Now, it is clear that the commutator (19) between $${{{{{{{\mathcal{L}}}}}}}}$$ and $$\tilde{{{{{{{{\mathcal{K}}}}}}}}}$$ cannot contain any element of the complexity algebra other than $${{{{{{{\mathcal{B}}}}}}}}=\mathop{\sum }\nolimits_{n = 0}^{D-1}{b}_{n+1}[|{{{{{{{{\mathcal{O}}}}}}}}}_{n+1})({{{{{{{{\mathcal{O}}}}}}}}}_{n}|-|{{{{{{{{\mathcal{O}}}}}}}}}_{n})({{{{{{{{\mathcal{O}}}}}}}}}_{n+1}|]$$, while the commutator (20) can only contain $${{{{{{{\mathcal{L}}}}}}}}=\mathop{\sum }\nolimits_{n = 0}^{D-1}{b}_{n+1}[|{{{{{{{{\mathcal{O}}}}}}}}}_{n+1})({{{{{{{{\mathcal{O}}}}}}}}}_{n}|+|{{{{{{{{\mathcal{O}}}}}}}}}_{n})({{{{{{{{\mathcal{O}}}}}}}}}_{n+1}|]$$. Moreover, the only possibility for the algebra to be closed is that the discrete function f(n) is a constant. By looking at Eq. (21), we conclude that f(n) is constant if and only if

$$2\left({b}_{n+1}^{2}-{b}_{n}^{2}\right)=\alpha n+2\gamma ,$$

(22)

for some constants α and γ (the factors 2 are included for convenience). Again, b0 has to be replaced with 0, so that Eq. (22) holds for n ≥ 1, while $$2{b}_{1}^{2}=\alpha +2\gamma$$. Then, the function f(n) takes the constant value f = −α/2, so that the only possible closure of the complexity algebra is given by:

$$[{{{{{{{\mathcal{L}}}}}}}},{{{{{{{\mathcal{B}}}}}}}}]=\tilde{{{{{{{{\mathcal{K}}}}}}}}},\quad [\tilde{{{{{{{{\mathcal{K}}}}}}}}},{{{{{{{\mathcal{L}}}}}}}}]=\alpha {{{{{{{\mathcal{B}}}}}}}},\quad [\tilde{{{{{{{{\mathcal{K}}}}}}}}},{{{{{{{\mathcal{B}}}}}}}}]=\alpha {{{{{{{\mathcal{L}}}}}}}}.$$

(23)

Moreover, from Eq. (22), we immediately conclude that

$$\tilde{{{{{{{{\mathcal{K}}}}}}}}}=\alpha {{{{{{{\mathcal{K}}}}}}}}+\gamma .$$

(24)

Therefore, if α ≠ 0, the Krylov complexity is related to $$\tilde{{{{{{{{\mathcal{K}}}}}}}}}$$ by a shift. Conversely, if α = 0, there is no simple relation between the Krylov complexity and the operator $$\tilde{{{{{{{{\mathcal{K}}}}}}}}}$$. In this case, $$\tilde{{{{{{{{\mathcal{K}}}}}}}}}$$ is proportional to the identity and the complexity algebra reduces to the Heisenberg–Weyl algebra43, being $$[{{{{{{{{\mathcal{L}}}}}}}}}_{+},{{{{{{{{\mathcal{L}}}}}}}}}_{-}]=\gamma {\mathbb{1}}$$.

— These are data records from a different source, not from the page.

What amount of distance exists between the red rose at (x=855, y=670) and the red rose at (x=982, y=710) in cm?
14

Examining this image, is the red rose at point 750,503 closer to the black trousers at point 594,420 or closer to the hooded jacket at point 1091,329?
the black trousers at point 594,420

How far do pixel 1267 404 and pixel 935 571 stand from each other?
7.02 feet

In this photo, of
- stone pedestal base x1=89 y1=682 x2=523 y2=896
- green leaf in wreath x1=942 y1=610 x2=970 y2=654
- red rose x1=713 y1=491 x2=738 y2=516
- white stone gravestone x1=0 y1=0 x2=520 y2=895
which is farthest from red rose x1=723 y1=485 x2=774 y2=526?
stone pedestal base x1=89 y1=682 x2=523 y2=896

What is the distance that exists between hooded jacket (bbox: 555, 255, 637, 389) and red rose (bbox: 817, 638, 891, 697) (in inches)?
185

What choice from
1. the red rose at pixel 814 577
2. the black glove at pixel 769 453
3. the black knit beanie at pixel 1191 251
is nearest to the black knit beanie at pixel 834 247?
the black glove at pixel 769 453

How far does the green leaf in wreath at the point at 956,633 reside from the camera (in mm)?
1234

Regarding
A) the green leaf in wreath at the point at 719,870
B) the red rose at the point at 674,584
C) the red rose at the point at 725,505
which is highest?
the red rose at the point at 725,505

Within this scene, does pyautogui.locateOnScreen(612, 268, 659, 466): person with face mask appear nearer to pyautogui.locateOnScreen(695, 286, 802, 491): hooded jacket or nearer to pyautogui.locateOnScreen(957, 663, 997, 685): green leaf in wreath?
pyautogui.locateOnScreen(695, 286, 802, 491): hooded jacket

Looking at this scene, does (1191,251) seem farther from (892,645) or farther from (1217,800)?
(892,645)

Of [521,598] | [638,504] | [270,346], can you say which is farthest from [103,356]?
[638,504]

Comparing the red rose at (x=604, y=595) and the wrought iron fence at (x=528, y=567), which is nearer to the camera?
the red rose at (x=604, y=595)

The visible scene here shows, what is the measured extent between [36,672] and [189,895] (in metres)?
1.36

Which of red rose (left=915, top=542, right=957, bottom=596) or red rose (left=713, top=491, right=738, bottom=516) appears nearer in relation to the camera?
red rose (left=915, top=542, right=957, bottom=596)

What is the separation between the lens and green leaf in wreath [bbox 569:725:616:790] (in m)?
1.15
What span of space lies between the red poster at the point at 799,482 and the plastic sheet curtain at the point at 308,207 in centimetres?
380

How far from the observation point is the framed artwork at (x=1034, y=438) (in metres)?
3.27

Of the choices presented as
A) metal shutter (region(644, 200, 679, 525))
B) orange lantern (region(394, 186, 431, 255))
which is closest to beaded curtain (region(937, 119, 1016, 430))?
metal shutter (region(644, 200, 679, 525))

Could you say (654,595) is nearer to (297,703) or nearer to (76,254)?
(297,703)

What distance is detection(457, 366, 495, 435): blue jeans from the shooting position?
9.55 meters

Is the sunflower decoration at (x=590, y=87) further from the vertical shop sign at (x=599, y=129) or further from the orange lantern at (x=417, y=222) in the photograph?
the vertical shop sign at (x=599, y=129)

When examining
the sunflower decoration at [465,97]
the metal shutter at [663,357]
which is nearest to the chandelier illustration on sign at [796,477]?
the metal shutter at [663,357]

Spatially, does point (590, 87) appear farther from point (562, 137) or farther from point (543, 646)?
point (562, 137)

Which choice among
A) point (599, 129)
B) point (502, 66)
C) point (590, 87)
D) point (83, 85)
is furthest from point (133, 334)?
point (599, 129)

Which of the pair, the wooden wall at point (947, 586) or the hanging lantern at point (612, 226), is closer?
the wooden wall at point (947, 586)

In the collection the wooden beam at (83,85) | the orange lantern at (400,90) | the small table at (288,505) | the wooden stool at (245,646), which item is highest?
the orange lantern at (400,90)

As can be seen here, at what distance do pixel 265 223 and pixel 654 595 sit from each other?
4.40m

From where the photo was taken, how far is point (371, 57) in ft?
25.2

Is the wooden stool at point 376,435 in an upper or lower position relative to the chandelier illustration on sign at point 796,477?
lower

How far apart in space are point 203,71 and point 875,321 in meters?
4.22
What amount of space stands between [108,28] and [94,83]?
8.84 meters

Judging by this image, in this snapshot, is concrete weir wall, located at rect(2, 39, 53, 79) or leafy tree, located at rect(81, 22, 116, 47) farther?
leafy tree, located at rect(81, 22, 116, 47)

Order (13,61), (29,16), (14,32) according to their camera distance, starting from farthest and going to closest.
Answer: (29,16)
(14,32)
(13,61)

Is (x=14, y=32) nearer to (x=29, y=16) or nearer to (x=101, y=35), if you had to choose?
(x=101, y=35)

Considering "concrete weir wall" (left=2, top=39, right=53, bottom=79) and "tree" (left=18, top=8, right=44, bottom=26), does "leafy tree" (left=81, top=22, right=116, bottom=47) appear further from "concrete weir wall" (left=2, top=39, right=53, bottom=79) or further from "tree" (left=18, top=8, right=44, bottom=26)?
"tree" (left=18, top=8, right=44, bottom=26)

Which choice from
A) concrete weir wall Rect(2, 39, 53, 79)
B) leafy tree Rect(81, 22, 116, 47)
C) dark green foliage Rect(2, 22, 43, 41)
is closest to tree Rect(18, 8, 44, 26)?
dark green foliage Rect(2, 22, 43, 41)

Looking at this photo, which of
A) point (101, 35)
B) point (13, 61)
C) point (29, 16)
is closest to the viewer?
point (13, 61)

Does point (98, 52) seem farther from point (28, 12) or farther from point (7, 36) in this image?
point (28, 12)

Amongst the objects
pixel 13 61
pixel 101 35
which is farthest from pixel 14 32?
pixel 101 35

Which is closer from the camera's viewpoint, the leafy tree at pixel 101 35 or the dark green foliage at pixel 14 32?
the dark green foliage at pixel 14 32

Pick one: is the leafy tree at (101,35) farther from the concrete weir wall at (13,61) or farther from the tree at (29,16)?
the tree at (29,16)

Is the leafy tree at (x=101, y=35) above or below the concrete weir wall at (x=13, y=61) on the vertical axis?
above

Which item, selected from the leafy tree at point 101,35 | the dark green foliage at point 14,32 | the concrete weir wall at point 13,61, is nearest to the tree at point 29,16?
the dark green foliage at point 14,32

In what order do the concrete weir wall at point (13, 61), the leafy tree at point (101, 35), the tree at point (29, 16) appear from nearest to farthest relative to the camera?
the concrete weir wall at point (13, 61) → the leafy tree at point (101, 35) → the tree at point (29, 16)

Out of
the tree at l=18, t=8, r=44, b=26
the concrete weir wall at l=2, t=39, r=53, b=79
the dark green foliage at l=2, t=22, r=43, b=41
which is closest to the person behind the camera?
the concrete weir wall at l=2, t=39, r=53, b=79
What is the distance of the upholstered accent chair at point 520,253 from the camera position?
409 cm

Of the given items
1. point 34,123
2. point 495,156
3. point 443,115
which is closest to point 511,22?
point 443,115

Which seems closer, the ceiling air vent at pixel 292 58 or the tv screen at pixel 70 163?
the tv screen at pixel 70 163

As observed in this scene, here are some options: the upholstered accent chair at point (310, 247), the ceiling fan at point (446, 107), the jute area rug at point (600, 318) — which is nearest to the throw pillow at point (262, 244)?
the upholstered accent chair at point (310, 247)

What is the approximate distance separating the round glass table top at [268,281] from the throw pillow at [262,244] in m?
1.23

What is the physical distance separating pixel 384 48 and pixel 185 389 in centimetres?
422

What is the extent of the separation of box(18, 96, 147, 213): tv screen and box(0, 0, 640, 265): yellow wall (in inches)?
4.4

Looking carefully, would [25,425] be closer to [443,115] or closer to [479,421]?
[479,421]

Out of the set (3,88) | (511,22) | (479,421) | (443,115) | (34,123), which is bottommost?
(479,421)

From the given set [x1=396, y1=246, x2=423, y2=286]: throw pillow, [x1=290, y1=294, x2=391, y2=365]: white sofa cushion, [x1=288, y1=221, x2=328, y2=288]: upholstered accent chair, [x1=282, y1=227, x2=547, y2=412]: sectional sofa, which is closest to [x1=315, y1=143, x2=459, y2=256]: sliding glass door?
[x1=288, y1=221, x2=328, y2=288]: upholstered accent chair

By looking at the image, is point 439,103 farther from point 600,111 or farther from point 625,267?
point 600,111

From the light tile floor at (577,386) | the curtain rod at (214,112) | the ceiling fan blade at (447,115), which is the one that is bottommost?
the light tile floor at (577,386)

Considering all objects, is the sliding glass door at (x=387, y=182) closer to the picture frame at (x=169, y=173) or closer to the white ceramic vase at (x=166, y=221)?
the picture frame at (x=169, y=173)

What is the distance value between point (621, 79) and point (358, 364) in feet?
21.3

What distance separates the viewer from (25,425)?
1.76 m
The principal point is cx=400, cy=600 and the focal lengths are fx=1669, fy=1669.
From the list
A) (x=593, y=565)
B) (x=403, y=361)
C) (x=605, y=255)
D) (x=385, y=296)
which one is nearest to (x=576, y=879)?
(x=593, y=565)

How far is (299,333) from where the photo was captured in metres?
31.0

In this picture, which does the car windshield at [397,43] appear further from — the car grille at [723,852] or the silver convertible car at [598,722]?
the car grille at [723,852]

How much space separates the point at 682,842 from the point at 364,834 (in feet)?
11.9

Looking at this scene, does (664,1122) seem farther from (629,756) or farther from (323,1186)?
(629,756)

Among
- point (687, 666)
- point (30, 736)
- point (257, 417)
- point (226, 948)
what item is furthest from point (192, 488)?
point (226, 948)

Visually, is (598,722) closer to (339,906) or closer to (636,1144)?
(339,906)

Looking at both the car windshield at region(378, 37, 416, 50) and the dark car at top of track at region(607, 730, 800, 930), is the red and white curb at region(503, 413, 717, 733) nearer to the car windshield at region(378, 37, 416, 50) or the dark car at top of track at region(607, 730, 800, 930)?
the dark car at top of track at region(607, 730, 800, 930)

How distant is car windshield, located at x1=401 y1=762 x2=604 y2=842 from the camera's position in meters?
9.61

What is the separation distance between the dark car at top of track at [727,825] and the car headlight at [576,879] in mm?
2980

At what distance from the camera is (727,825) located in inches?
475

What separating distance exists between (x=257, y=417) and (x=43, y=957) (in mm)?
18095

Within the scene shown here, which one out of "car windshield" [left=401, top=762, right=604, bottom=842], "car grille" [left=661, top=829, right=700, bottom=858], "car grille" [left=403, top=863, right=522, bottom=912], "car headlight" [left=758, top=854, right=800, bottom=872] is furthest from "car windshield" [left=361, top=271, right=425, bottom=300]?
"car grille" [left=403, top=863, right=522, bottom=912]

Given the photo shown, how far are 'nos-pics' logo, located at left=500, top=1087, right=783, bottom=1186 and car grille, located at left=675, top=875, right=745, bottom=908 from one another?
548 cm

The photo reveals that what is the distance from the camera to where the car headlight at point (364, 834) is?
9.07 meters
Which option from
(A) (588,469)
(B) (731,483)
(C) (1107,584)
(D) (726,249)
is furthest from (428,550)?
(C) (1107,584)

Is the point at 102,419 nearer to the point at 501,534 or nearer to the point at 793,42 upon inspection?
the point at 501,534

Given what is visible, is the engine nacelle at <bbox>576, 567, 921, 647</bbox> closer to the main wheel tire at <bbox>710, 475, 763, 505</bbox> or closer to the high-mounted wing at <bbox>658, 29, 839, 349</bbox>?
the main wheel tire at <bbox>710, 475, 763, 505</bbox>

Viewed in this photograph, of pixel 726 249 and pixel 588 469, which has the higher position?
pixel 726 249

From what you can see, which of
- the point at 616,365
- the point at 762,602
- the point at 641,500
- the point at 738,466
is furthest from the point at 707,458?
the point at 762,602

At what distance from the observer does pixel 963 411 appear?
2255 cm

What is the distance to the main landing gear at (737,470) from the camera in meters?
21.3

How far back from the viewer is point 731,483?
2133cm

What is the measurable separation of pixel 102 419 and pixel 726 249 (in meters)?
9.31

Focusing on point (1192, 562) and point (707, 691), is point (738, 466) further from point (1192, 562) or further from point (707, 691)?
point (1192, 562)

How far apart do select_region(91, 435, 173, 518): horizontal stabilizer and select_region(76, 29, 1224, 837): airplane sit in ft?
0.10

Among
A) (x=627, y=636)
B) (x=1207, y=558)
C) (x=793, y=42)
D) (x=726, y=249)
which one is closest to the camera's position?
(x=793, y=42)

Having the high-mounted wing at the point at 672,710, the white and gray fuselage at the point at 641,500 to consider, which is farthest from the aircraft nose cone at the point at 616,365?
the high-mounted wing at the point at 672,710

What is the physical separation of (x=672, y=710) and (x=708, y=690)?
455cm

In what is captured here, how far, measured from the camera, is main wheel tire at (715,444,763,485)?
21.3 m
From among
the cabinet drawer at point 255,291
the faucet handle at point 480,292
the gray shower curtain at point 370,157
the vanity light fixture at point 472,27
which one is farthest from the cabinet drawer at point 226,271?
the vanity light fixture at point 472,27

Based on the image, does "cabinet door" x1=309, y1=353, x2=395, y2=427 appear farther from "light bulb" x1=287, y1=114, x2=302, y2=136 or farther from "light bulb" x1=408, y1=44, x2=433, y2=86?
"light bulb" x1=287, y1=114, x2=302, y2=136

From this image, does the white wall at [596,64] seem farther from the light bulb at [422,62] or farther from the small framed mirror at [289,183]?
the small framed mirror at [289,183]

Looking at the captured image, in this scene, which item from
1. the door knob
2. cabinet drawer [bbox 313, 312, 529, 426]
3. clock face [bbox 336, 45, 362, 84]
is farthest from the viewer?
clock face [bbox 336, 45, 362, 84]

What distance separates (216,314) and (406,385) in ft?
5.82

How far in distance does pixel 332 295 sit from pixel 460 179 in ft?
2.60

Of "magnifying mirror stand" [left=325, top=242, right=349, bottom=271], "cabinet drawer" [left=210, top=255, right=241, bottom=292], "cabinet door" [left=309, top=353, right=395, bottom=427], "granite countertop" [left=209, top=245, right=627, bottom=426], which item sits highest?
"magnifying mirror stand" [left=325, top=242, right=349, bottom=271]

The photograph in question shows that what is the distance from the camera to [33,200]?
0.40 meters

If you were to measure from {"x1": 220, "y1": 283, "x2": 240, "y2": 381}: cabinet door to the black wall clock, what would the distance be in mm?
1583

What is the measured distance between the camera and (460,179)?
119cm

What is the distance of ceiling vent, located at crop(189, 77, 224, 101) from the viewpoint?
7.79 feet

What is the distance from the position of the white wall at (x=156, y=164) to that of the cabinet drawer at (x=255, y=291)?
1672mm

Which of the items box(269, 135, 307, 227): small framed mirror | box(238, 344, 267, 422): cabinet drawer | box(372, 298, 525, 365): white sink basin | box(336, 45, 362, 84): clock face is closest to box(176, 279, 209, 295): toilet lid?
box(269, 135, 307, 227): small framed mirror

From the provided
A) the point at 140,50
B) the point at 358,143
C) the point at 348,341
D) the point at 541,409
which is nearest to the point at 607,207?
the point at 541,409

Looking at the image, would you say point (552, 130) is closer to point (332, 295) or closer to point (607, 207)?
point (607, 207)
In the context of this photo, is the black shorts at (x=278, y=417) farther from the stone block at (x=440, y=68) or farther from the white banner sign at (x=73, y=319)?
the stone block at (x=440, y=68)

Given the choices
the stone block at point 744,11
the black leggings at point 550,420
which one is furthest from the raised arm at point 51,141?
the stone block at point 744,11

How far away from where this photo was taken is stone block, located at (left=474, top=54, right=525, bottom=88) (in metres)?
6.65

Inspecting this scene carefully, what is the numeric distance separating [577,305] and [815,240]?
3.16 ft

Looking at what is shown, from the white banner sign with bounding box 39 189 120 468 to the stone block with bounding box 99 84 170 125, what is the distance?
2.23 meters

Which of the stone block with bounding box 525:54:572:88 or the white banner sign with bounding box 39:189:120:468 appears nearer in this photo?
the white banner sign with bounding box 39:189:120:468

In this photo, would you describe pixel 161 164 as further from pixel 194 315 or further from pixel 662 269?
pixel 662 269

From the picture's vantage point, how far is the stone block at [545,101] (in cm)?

### Possible scenarios under the closure of the complexity algebra

As already discussed, if $${{{{{{{\mathcal{L}}}}}}}}$$, $${{{{{{{\mathcal{B}}}}}}}}$$ and their commutator $$\tilde{K}$$ closes an algebra, then the only possible commutation relations are given by (23). This complexity algebra is then reduced to the Heisenberg–Weyl algebra whenever α = 0. We next show that for the cases α < 0 and α > 0, the complexity algebra reduces to the SU(2) algebra and the $${{{{{{{\rm{SL}}}}}}}}(2,{\mathbb{R}})$$ algebra, respectively. Let us introduce the operators J+ and J, which are defined by $$\nu {J}_{+}={{{{{{{{\mathcal{L}}}}}}}}}_{+}$$ and $$\nu {J}_{-}={{{{{{{{\mathcal{L}}}}}}}}}_{-}$$, where ν is a strictly positive scaling parameter. We can then write $${{{{{{{\mathcal{L}}}}}}}}=\nu ({J}_{+}+{J}_{-})$$ and $${{{{{{{\mathcal{B}}}}}}}}=\nu ({J}_{+}-{J}_{-})$$. Let us also introduce the operator J0 defined by $${J}_{0}=-\frac{1}{2{\nu }^{2}}\tilde{K}$$. By substituting these operators into (23), one can rewrite the commutation relations as

$$[{J}_{+},{J}_{-}]={J}_{0},\quad [{J}_{0},{J}_{\pm }]=\mp \frac{\alpha }{2{\nu }^{2}}{J}_{\pm }.$$

(25)

By choosing the scaling parameter such that 2ν2 = α, we find that the algebra (23) is equivalent to

$$[{J}_{+},{J}_{-}]={J}_{0},\quad [{J}_{0},{J}_{\pm }]=\pm {J}_{\pm }\quad \alpha \, < \,0\quad {{{{{{{\rm{SU}}}}}}}}(2),$$

(26)

$$[{J}_{+},{J}_{-}]={J}_{0},\quad [{J}_{0},{J}_{\pm }]=\mp {J}_{\pm }\quad \alpha \, > \,0\quad {{{{{{{\rm{SL}}}}}}}}(2,{\mathbb{R}}).$$

(27)

What we have shown is that, whenever the simplicity hypothesis holds, then the algebra generated by $${{{{{{{\mathcal{L}}}}}}}}$$, $${{{{{{{\mathcal{B}}}}}}}}$$ and their commutator can always be reduced to either SU(2), $${{{{{{{\rm{SL}}}}}}}}(2,{\mathbb{R}})$$ or the Heisenberg–Weyl algebra, and for which of these it reduces to depends on the value of α.